Book Banning–Beneficial or Grooming?
A report on the banning of books in Florida school districts and the
negative repercussions this will have on the future of our society
Introduction
More than five hundred and sixty-six books are banned in Florida’s Public Schools educational system. On the week of March 9, 2023, the governor, Ron DeSantis, called reports of book bans a “hoax.” Here, the governor misrepresents his book-banning policy to the public to deceive and downplay the issue. The primary cause of this issue is the current standing requirements that these books “violate” to be prohibited. These requirements are held responsible by the school board association and state government officials. Initially, these parties deem whether a book is qualified or appropriate for Florida School Systems. Many of these books aren’t taught as core curriculum. Many banned books were in the libraries and available to those who chose or sought to explore them. The books that fit the ban description include many written by people of color or about LBTQ+, building relationships, and sexual development. Some of these books use slang that is accurate to the story time the book takes place. Banning books on these themes is detrimental to the development of students. Restricting them negatively impacts books like these or those in similar categories. This, in turn, will groom these students to have an oppressive belief system that will be engrained and only regress our society further.
Harms
Banning books in Florida public schools will only create chaos and further the digression of Florida public school systems. The first harm it will create is a severe psychological and educational toll on these students. Secondly, we will see teachers depart and less integration of ethnicity and races in these positions. Lastly, this spread will grow stronger in Florida Systems’ higher education levels, ultimately creating more deterrence from these education systems out of fear of acceptance from minorities and of the curriculum that will be implemented and allowed. Right now, the focus is more on free-range books offered in libraries. Still, if we don’t put a policy in play, it will be the student reading curriculums, etc. This issue will become more challenging to stop because the layers of chaos will be a foundation for future students and will be too deeply engrained in these students.

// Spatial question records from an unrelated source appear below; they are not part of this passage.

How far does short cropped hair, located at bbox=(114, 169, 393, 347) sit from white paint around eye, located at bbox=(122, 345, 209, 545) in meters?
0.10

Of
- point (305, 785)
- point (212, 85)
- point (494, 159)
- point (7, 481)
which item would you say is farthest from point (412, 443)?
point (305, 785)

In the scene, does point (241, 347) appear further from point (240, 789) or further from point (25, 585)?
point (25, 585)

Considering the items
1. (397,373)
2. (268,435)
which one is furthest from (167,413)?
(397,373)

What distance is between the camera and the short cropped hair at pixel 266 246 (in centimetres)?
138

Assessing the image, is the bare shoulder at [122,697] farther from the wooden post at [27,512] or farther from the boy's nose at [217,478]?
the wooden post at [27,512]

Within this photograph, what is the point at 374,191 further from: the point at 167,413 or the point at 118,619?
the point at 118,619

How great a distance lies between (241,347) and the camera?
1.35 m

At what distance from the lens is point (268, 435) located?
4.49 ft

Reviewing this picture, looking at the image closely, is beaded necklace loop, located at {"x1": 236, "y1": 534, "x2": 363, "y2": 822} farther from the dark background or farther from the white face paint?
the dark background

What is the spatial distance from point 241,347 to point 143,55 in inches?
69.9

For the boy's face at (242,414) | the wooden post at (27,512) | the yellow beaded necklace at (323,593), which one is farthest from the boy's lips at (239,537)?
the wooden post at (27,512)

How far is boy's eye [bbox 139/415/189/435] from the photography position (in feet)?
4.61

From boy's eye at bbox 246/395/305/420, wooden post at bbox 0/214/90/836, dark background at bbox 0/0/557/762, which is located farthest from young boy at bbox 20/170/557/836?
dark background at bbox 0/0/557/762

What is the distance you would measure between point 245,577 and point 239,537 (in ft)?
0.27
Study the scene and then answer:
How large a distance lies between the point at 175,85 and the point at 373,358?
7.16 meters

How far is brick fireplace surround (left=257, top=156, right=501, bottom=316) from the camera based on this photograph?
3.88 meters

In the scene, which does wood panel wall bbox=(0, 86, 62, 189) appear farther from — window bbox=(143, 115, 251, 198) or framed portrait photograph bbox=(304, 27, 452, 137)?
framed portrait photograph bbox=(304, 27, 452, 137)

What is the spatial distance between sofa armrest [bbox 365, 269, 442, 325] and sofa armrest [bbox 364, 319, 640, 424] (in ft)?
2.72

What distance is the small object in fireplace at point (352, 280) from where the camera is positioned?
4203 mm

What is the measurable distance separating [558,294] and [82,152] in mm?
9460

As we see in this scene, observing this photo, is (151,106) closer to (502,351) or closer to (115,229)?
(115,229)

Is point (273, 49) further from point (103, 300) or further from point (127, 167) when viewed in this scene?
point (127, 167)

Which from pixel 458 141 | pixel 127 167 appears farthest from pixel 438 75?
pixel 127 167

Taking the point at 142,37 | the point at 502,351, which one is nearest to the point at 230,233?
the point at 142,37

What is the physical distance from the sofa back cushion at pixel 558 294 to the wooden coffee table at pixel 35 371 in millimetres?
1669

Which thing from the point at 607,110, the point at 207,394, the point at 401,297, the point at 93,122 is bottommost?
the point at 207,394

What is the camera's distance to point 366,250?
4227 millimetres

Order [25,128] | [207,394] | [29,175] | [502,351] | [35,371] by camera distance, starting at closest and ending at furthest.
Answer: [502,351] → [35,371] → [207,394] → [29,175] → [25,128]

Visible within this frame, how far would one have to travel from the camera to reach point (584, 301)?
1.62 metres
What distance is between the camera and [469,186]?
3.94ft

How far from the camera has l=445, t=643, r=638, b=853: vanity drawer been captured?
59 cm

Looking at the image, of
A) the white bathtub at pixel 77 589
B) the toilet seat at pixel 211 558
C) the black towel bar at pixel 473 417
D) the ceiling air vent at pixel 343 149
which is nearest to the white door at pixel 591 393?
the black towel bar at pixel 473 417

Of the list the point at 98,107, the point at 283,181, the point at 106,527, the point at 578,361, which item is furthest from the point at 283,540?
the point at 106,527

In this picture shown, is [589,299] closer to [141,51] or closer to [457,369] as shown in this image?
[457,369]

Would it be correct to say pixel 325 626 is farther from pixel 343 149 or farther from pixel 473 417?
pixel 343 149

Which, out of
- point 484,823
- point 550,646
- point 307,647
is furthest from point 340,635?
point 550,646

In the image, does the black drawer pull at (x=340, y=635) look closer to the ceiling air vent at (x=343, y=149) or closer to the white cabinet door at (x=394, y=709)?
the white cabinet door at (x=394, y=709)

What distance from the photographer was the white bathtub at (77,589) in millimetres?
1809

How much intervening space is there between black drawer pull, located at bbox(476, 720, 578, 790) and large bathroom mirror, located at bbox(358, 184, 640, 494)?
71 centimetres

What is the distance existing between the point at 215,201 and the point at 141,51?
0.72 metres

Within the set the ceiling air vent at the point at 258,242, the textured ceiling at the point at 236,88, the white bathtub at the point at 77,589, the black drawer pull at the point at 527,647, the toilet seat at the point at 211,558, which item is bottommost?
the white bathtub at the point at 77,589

Psychological and educational harms Florida students will face psychological and educational harms, starting with the barriers to accessing what everyone deserves, to read freely. Many children love to read creative stories, especially those they can relate to or feel their family is represented. This made me ponder the percentage between each race and ethnicity in our Florida public schools. Upon research, I found an Article by the Florida Pheonix about the Florida Department of Education’s current makeup being “numbers for 2018-19, showing that the white student population dipped to 37.4 percent. Hispanic students comprised 33.9 percent of statewide enrollment that school year and black students comprised 21.9 percent.” Just from 2018-19 alone, the minority makeup of Hispanics is only 3.5 percent lower than that of the white student population. The Black representation is behind by 15.5 percent, considering this information was taken 4-5 years ago. I can only imagine that both of these groups have only gained more representation in Florida public school systems since.
Furthermore, when seeing the types of books being banned, the theme is those of color, ethnicity, and overall a theme of minorities. Banning away books that make up many students in our state is neither ethical nor beneficial to our students. In a post by the Legal Defense Fund, teachers have reported stories of students crying when they can no longer read or borrow their favorite books. This response is neither unreasonable nor surprising. As Florida taxpayers, we must think about how the start of this grooming process will affect these susceptible young scholars psychologically and educationally in the near future. The co-founder, Stephana Ferral, of the Florida Freedom to Read Project, spoke out in her interview with LFD as she is also a parent of two biracial children, stating that the “District leadership is essentially telling our students that the stories they connect with aren’t acceptable… If the emotional toll weren’t enough, the educational impact of removing stories that Black, Indigenous, Hispanic, Asian, and LGBTQ+ students connect with would make it harder for these students to spark a love of reading.” President of the Florida Education Association (FEA), Andrew Spar, saw a similar view when he told LFD, “In all these cases, when kids see books that talk about them, that talk about their history, that talk about their struggle, that talks about their life being pulled out of the library, it has a psychological impact on those students. That there’s something wrong with them or that they shouldn’t be who they are,” He says; ultimately, this will take away their ability to connect to their learning. Any good educator knows, if kids can’t connect to their learning, they’re not really learning.” The credibility in his words is strong, considering he is the President of the FEA.
In addition, we will see teachers depart and less integration of ethnicity and races in these positions.
Introduce
- Issue Area (where does the problem fall into?)
- Education – the restriction on books displayed and allowed for students to read/explore in their schools
- Jurisdiction
- Local and state
- The school board, counties, and the governor
- Policy Instrument (mandate, capacity builders, system change, inducement)
Conclusion
The solution in the future is to ultimately stop the ban on books. However, a more attainable goal that may be a good step in the right direction and won’t be as hard as stopping together to achieve is to restructure the plan. I propose that the requirements books must meet not to be banned be altered. This will hopefully decrease the number of books that are banned and prevent more books from being banned. Having a more specific plan with very detailed qualities which a book must possess to be banned will help everyone, but who should decide this plan and what qualities are on it? This should be decided by the public a ballet and a vote should take place on the policies.